Department of Neurology, Dongzhimen Hospital, Beijing University of Chinese Medicine, 100700 Beijing, China.
Department of Imaging, Dongzhimen Hospital, Beijing University of Chinese Medicine, 100700 Beijing, China.
J Integr Neurosci. 2024 Sep 29;23(10):182. doi: 10.31083/j.jin2310182.
Advancements in neuroimaging technologies have significantly deepened our understanding of the neural physiopathology associated with stroke. Nevertheless, the majority of studies ignored the characteristics of dynamic changes in brain networks. The relationship between dynamic changes in brain networks and the severity of motor dysfunction after stroke needs further investigation. From the perspective of multilayer network module reconstruction, we aimed to explore the dynamic reorganization of the brain and its relationship with motor function in subcortical stroke patients.
We recruited 35 healthy individuals and 50 stroke patients with unilateral limb motor dysfunction (further divided into mild-moderate group and severe group). Using dynamic multilayer network modularity analysis, we investigated changes in the dynamic modular reconfiguration of brain networks. Additionally, we assessed longitudinal clinical scale changes in stroke patients. Correlation and regression analyses were employed to explore the relationship between characteristic dynamic indicators and impairment and recovery of motor function, respectively.
We observed increased temporal flexibility in the Default Mode Network (DMN) and decreased recruitment of module reconfiguration in the Attention Network (AN), Sensorimotor Network (SMN), and DMN after stroke.

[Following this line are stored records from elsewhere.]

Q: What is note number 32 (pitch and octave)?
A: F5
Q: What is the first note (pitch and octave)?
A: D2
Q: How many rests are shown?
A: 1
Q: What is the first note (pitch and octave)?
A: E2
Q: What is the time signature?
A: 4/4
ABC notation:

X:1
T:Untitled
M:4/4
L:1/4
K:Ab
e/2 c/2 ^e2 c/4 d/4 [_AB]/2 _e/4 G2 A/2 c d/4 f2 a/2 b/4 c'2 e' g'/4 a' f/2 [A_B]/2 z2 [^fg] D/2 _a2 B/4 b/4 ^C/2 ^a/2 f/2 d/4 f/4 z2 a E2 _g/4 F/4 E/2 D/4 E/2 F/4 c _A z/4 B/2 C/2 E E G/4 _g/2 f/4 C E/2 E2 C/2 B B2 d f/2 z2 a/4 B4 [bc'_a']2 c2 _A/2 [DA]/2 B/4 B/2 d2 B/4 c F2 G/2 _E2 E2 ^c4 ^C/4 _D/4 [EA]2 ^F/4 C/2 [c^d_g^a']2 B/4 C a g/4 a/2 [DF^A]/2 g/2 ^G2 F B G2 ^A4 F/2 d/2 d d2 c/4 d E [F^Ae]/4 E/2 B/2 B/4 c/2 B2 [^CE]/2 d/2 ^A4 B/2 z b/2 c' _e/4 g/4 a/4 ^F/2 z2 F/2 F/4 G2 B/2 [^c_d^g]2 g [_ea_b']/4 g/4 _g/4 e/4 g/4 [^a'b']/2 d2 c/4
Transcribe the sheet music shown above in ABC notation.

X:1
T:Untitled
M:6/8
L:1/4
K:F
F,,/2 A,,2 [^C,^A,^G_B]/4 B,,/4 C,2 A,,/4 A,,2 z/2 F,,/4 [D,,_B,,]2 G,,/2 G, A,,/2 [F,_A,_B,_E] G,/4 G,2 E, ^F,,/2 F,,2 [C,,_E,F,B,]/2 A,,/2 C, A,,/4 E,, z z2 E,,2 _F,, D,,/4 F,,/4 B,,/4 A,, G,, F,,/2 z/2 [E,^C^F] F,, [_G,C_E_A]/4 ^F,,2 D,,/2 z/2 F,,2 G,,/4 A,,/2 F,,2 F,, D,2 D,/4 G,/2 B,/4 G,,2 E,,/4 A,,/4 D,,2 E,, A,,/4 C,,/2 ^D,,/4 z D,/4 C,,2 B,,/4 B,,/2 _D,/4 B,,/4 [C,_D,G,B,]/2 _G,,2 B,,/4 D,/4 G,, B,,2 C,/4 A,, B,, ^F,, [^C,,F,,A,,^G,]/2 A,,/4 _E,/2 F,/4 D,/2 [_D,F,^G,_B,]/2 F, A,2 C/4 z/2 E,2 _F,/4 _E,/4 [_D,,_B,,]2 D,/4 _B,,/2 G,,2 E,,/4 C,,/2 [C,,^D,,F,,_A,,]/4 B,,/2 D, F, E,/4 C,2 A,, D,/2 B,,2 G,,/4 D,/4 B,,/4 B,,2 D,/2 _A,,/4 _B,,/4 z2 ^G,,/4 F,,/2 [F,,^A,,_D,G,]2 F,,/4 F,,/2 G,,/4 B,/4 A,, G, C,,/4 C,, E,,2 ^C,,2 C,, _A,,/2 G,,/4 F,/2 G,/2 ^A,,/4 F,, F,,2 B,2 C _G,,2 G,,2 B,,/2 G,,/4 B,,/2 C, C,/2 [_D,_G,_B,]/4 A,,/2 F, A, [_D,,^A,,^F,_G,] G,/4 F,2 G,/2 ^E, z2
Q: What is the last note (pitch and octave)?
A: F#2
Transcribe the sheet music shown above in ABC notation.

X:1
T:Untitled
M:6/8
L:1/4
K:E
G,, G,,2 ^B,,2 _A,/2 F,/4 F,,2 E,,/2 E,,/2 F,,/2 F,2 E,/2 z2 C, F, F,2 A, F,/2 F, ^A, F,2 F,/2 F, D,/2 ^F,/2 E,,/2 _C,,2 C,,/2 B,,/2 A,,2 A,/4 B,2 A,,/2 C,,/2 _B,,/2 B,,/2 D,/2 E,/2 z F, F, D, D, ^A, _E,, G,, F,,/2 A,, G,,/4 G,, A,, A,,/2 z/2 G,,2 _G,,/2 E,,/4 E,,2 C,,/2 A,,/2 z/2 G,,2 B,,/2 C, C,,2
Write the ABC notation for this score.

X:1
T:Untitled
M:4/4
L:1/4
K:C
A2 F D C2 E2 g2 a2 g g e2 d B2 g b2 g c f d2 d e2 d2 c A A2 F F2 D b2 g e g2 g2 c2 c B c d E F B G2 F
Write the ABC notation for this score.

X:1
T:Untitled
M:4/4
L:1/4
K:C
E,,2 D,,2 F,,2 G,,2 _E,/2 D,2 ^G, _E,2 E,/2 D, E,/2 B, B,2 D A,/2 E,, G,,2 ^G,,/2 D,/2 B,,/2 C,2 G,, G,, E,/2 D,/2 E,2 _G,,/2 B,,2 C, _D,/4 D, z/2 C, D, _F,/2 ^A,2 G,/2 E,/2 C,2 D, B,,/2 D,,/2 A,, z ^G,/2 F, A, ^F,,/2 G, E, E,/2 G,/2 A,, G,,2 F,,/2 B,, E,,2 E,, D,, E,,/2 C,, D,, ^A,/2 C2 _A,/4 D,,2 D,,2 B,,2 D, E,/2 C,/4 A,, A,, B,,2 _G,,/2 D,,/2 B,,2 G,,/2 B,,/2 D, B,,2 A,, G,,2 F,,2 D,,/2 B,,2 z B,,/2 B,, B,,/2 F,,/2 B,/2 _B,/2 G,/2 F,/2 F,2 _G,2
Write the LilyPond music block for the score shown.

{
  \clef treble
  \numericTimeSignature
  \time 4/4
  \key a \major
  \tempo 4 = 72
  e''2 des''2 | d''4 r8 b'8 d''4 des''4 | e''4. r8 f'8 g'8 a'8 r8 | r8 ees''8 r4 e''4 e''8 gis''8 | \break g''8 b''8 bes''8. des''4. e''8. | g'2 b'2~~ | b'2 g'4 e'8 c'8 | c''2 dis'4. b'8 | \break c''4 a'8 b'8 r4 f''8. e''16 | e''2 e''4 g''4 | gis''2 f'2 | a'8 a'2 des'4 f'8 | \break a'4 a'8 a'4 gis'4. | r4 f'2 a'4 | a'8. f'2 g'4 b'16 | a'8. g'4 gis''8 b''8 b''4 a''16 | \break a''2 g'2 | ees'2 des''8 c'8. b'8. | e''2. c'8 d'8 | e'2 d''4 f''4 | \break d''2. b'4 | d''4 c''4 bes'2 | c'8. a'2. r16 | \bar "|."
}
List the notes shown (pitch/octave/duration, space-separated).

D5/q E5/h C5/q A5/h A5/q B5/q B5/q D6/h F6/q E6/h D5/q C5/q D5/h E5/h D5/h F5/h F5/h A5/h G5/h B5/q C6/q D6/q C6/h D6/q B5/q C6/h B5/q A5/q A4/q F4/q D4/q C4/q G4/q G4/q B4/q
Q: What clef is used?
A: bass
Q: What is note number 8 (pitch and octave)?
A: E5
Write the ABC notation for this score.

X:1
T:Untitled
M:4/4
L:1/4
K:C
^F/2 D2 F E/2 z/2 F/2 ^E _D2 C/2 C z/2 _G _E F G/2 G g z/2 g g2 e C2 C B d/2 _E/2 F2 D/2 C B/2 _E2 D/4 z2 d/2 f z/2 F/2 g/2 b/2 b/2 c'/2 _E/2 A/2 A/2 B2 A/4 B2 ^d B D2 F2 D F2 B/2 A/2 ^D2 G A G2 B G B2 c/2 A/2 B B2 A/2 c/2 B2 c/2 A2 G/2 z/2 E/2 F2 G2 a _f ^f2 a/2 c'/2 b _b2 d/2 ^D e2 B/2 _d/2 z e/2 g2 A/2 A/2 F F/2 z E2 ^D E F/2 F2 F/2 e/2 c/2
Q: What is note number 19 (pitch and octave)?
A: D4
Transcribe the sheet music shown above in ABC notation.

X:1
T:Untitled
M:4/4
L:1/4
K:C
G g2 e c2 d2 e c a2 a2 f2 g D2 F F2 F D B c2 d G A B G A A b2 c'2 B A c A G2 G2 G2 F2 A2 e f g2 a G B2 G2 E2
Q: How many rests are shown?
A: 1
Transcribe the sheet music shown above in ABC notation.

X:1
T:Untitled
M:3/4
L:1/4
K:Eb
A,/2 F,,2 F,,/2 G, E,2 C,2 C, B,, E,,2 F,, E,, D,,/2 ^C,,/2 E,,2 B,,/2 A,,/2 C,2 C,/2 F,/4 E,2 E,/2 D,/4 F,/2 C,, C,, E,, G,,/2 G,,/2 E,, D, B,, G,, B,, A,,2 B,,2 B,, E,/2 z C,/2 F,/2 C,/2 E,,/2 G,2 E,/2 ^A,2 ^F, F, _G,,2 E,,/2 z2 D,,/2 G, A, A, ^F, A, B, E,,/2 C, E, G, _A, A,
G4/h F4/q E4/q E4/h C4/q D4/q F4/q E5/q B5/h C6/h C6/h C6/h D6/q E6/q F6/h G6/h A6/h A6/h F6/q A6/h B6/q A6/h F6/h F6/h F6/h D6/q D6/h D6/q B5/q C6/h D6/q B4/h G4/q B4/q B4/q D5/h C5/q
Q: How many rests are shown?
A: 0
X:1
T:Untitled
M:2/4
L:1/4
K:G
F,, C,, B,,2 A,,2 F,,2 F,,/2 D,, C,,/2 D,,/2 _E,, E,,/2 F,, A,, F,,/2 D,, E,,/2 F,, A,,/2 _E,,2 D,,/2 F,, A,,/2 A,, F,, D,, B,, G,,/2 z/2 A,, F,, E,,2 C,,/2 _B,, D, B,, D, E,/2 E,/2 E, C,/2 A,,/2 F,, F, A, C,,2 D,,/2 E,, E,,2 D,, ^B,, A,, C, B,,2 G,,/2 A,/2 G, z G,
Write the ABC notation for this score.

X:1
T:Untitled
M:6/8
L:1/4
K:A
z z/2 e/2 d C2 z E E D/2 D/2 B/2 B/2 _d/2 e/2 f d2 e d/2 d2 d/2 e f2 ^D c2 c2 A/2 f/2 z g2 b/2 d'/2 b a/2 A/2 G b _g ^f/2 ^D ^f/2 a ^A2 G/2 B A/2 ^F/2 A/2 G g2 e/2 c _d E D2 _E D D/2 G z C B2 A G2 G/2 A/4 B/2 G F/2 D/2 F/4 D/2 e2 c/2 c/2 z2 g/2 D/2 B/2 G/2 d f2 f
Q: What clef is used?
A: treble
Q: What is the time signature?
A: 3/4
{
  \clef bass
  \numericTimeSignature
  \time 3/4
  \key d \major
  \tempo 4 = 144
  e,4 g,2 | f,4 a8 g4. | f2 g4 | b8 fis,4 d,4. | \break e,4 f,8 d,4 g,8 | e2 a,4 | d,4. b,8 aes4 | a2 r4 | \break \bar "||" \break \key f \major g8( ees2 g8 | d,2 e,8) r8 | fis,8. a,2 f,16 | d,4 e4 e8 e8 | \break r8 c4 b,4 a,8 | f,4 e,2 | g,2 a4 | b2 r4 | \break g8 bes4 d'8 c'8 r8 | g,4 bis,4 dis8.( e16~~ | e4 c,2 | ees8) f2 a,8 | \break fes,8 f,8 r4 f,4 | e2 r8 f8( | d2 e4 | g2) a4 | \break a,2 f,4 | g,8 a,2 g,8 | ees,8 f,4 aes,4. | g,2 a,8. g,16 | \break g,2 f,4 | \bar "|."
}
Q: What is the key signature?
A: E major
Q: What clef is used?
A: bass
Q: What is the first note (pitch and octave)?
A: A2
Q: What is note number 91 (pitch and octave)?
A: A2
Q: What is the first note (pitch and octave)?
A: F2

We also observed reduced module loyalty following stroke. Additionally, correlation analysis showed that hyper-flexibility of the DMN was associated with better lower limb motor function performance in stroke patients with mild-to-moderate impairment. Regression analysis indicated that increased flexibility within the DMN and decreased recruitment coefficient within the AN may predict good lower limb function prognosis in patients with mild to moderate motor impairment.
Our study revealed more frequent modular reconfiguration and hyperactive interaction of brain networks after stroke. Notably, dynamic modular remodeling was closely related to the impairment and recovery of motor function. Understanding the temporal module reconfiguration patterns in multilayer networks after stroke can provide valuable information for more targeted treatments.
神经影像学技术的进步极大地深化了我们对与中风相关的神经生理病理学的理解。然而,大多数研究忽略了脑网络动态变化的特征。脑网络动态变化与中风后运动功能障碍严重程度之间的关系需要进一步研究。从多层网络模块重建的角度出发,我们旨在探索皮质下中风患者脑的动态重组织及其与运动功能的关系。
我们招募了 35 名健康个体和 50 名单侧肢体运动功能障碍的中风患者(进一步分为轻度-中度组和重度组)。我们使用动态多层网络模块性分析来研究脑网络动态模块重新配置的变化。此外,我们评估了中风患者的纵向临床量表变化。我们分别采用相关性和回归分析来探讨特征动态指标与运动功能障碍和恢复的关系。
我们观察到中风后默认模式网络(DMN)的时间灵活性增加,注意力网络(AN)、感觉运动网络(SMN)和 DMN 的模块重新配置的募集减少。我们还观察到中风后模块忠诚度降低。此外,相关性分析表明,DMN 的过度灵活性与轻度至中度运动障碍中风患者下肢运动功能表现较好相关。回归分析表明,DMN 内的灵活性增加和 AN 内的募集系数减少可能预示着轻度至中度运动障碍患者下肢功能预后良好。
我们的研究揭示了中风后脑网络更频繁的模块重新配置和过度活跃的交互作用。值得注意的是,动态模块重塑与运动功能的障碍和恢复密切相关。了解中风后多层网络中的时间模块重新配置模式可为更有针对性的治疗提供有价值的信息。